[ExecuTorch][XNNPACK] Don't partition per_tensor weights with qd8

digantdesai · digantdesai · commit 1bdc2f122b96 · 2025-02-27T17:14:05.000-08:00
Pull Request resolved: #8787 This is not supported, so we shouldn't partition it. Add an expectedFailure test to indicate that this is not supported. ghstack-source-id: 268894461 @exported-using-ghexport Differential Revision: [D70343584](https://our.internmc.facebook.com/intern/diff/D70343584/)
diff --git a/backends/xnnpack/partition/config/gemm_configs.py b/backends/xnnpack/partition/config/gemm_configs.py
@@ -21,6 +21,7 @@
     is_dynamic_qdq,
     is_per_channel,
     is_per_channel_group,
+    is_per_tensor,
     is_qparam,
     is_quant,
 )
@@ -66,8 +67,6 @@ def check_constraints(self, node: torch.fx.Node, ep: ExportedProgram) -> bool:
             return False
 
         is_valid, _ = self.get_deps(node, ep)
-        if not is_valid:
-            why(node, "Failed to get valid dependent nodes.")
         return is_valid
 
     def get_node_and_deps(
@@ -123,6 +122,7 @@ def get_deps(
         precision = self._detect_precision(node)

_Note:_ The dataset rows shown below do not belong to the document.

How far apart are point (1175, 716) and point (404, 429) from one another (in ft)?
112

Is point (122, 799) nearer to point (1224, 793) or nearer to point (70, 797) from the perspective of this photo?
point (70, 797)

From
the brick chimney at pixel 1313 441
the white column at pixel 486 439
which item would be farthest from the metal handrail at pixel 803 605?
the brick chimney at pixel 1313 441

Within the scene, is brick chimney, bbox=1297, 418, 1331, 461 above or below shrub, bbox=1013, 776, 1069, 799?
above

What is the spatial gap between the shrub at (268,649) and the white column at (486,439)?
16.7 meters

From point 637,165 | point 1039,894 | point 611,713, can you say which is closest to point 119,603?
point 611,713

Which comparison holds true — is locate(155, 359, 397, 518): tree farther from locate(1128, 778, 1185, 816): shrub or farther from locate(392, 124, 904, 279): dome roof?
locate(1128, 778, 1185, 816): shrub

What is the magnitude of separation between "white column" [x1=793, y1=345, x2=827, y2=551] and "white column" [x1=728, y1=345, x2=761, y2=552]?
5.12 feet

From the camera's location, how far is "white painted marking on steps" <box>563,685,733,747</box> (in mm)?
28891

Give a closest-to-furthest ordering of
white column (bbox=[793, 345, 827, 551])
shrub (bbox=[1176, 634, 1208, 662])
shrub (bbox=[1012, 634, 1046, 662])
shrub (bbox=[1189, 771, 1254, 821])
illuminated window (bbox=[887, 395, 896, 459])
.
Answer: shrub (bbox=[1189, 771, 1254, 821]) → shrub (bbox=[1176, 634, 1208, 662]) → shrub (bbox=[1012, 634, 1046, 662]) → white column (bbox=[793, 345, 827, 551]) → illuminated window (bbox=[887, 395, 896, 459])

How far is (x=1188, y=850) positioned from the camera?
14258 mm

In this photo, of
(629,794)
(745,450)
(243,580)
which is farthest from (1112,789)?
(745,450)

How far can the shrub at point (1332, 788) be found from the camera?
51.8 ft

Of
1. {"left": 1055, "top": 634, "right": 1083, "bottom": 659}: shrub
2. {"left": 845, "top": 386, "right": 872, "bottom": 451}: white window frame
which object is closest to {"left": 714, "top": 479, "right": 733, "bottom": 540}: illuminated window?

         if precision not in self.supported_precision_types():
             # detected precision but it is either disabled or not supported
+            why(node, f"Unsupported precision type {precision}")
             return (False, [])
         _, precision = self._overwrite_precision(node)
         valid_bias, bias_deps = self._get_bias_deps(node, ep, precision)
@@ -143,27 +143,36 @@ def _get_weight_deps(
             # First find the weight
             weight_node = get_input_node(node, self.weight_idx)
             if not is_param_node(ep, weight_node):
-                return (False, [])  # weight must be a static param
+                why(node, "Expected weight to be a static param")
+                return (False, [])
             gemm_deps.append(weight_node)
 
             return (True, gemm_deps)
         else:
             # Quantized Weight deps
             dequant_node = get_input_node(node, self.weight_idx)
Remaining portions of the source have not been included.